C’est sans doute parce qu’à première vue rien ne semble rapprocher la ville de Glasgow de Saint-Nazaire où il expose actuellement, que Neal Beggs y a proposé ce titre aussi laconique qu’incongru: There are no mountains in Saint-Nazaire, Une étrange mise en résonance qui trouve sa source dans l’impératif qu’a Neal Beggs de se hisser au-dessus de choses. Homme de villes, l’artiste affectionne les hauteurs et les affronte quotidiennement. Mais, non réductible à l’appréhension du monde par le haut, l’escalade, davantage qu’un simple loisir, semble le constituer comme artiste.

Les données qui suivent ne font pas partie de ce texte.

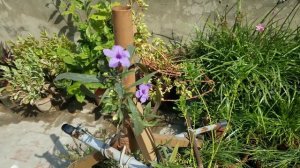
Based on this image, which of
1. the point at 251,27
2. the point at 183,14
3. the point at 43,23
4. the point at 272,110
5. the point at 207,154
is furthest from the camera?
the point at 43,23

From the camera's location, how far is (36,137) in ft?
9.72

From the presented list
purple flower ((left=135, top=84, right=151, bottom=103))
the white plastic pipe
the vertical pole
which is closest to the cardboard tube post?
the vertical pole

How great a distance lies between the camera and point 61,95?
10.7 feet

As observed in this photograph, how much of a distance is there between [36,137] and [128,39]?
175 cm

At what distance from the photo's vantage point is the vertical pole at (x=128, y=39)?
1.54m

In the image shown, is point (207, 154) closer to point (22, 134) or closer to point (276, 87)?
point (276, 87)

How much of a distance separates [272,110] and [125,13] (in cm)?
154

Surfaceaction, sa pièce maîtresse et matricielle se présente sous la forme d’une action filmée en vidéo, en l’absence de tout public. L’artiste y apparaît crapahutant, à grand renfort de coups de piolets et de chaussures à crampons, évoluant sur toute la longueur d’un mur nu et blanc d’une vingtaine de mètres. ce n’est cependant pas tant cette dimension de l’effort, ou du défi sportif – bien réel – qui donnent à ce geste sa teneur, mais sa décontextualisation ou plutôt sa recontextualisation, voire le glissement de sa portée symbolique au cœur du sacro-saint white cube. Le spectateur confronté à cette projection a le sentiment ambivalent d’assister à un parcoure physique intense, perçu toutefois par le filtre du différé qu’accentue le dispositif (déplacement d’une action dans un espace différent ayant nécessité la construction d’un mur spécialement conçu pour en accueillir l’image projetée). L’impression de progression inéluctable qui s’en dégage est d’autant plus forte qu’elle est rythmée par la scansion amplifiée des bruits secs portés à la paroi. Ces deux effect conjugués ravivent la présence physique de l’artiste aux prises avec un espace et une durée réels, tout en nous confortant dans l’idée de sa mise scéne.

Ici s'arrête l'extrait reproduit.